Map(center=[48.70153342653165, 12.457431306497892], controls=(ZoomControl(options=['position', 'zoom_in_text',…

# Analysis of Cluster Centers

Based on the provided cluster centers in the CSV file, the clusters are concentrated around three main regions. Below is the breakdown of the areas where most of the cluster centers belong:

---

## 1. **Straubing Area (Lower Bavaria)**  
   - **Cluster Centers**: 1, 2, 3, 4, 5, 6, 7, 9, 16, 17, 18, 19, 20, 25, 30, 31, 35, 38, 39, 40, 43, 44, 50, 51, 52  
   - **Coordinates**: Most of these clusters are centered around **48.72–48.75 latitude** and **12.45–12.51 longitude**, which corresponds to the **Straubing** region in Lower Bavaria, Germany.
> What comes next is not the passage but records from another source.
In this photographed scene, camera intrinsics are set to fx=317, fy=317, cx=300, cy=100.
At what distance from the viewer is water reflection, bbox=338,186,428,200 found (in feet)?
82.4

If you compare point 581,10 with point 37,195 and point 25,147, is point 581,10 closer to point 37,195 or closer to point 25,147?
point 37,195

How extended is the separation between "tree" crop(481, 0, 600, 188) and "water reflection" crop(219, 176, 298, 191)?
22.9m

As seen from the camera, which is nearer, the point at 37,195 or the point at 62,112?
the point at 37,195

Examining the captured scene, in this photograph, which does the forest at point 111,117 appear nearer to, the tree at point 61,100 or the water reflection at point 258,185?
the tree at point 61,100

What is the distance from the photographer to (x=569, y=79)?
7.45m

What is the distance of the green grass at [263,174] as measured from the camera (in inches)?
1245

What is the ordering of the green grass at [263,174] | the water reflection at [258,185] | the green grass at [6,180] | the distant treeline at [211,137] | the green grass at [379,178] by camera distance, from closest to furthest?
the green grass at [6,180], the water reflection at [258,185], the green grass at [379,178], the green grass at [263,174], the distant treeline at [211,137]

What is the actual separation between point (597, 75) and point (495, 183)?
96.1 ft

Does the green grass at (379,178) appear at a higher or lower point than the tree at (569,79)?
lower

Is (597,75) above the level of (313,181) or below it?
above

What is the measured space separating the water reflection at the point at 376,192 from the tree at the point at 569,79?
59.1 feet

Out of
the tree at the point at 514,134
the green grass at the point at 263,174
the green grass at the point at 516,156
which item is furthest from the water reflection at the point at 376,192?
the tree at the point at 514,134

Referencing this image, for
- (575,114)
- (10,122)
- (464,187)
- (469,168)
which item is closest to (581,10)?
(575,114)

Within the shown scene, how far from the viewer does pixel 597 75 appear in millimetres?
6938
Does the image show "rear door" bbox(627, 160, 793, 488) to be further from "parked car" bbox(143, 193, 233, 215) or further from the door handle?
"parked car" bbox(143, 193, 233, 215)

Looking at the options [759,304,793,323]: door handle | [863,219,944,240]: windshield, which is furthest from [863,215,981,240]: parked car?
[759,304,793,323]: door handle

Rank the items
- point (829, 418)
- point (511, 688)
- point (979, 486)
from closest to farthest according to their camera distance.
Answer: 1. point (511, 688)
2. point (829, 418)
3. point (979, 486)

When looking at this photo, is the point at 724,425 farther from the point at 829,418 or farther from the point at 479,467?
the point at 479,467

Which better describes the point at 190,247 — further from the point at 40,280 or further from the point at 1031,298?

Straubing is a well-known city in this area, and many of the clusters are likely located in or around it.

---

## 2. **Regensburg Area**  
   - **Cluster Centers**: 21, 22, 23, 26, 27, 32, 33, 34, 36, 37, 41, 42, 45, 46, 47, 48, 49, 53, 55, 56, 57, 58, 61, 62, 63, 69, 70  
   - **Coordinates**: These clusters are centered around **49.00–49.01 latitude** and **12.37–12.41 longitude**, which corresponds to the **Regensburg** area. Regensburg is a major city in Bavaria, and many of the clusters are likely located in or near this city.

---

## 3. **Eggenfelden/Pfarrkirchen Area**  
   - **Cluster Centers**: 12, 13, 14, 15, 24, 28, 29, 54, 59, 60, 64, 65, 66, 67, 68, 71, 72, 73, 74, 75, 76, 77  
   - **Coordinates**: These clusters are centered around **48.35–48.39 latitude** and **12.47–12.52 longitude**, which corresponds to the **Eggenfelden** and **Pfarrkirchen** areas. These are smaller towns in Lower Bavaria, and the clusters are likely located in or around these towns.

---

## Summary of the Three Main Areas:
1. **Straubing Area** (Lower Bavaria)  
2. **Regensburg Area**  
3. **Eggenfelden/Pfarrkirchen Area** (Lower Bavaria)

These three regions have the highest concentration of cluster centers based on the provided coordinates. For more specific names (e.g., villages or neighborhoods), a detailed map or geocoding tool can be used to pinpoint the exact locations.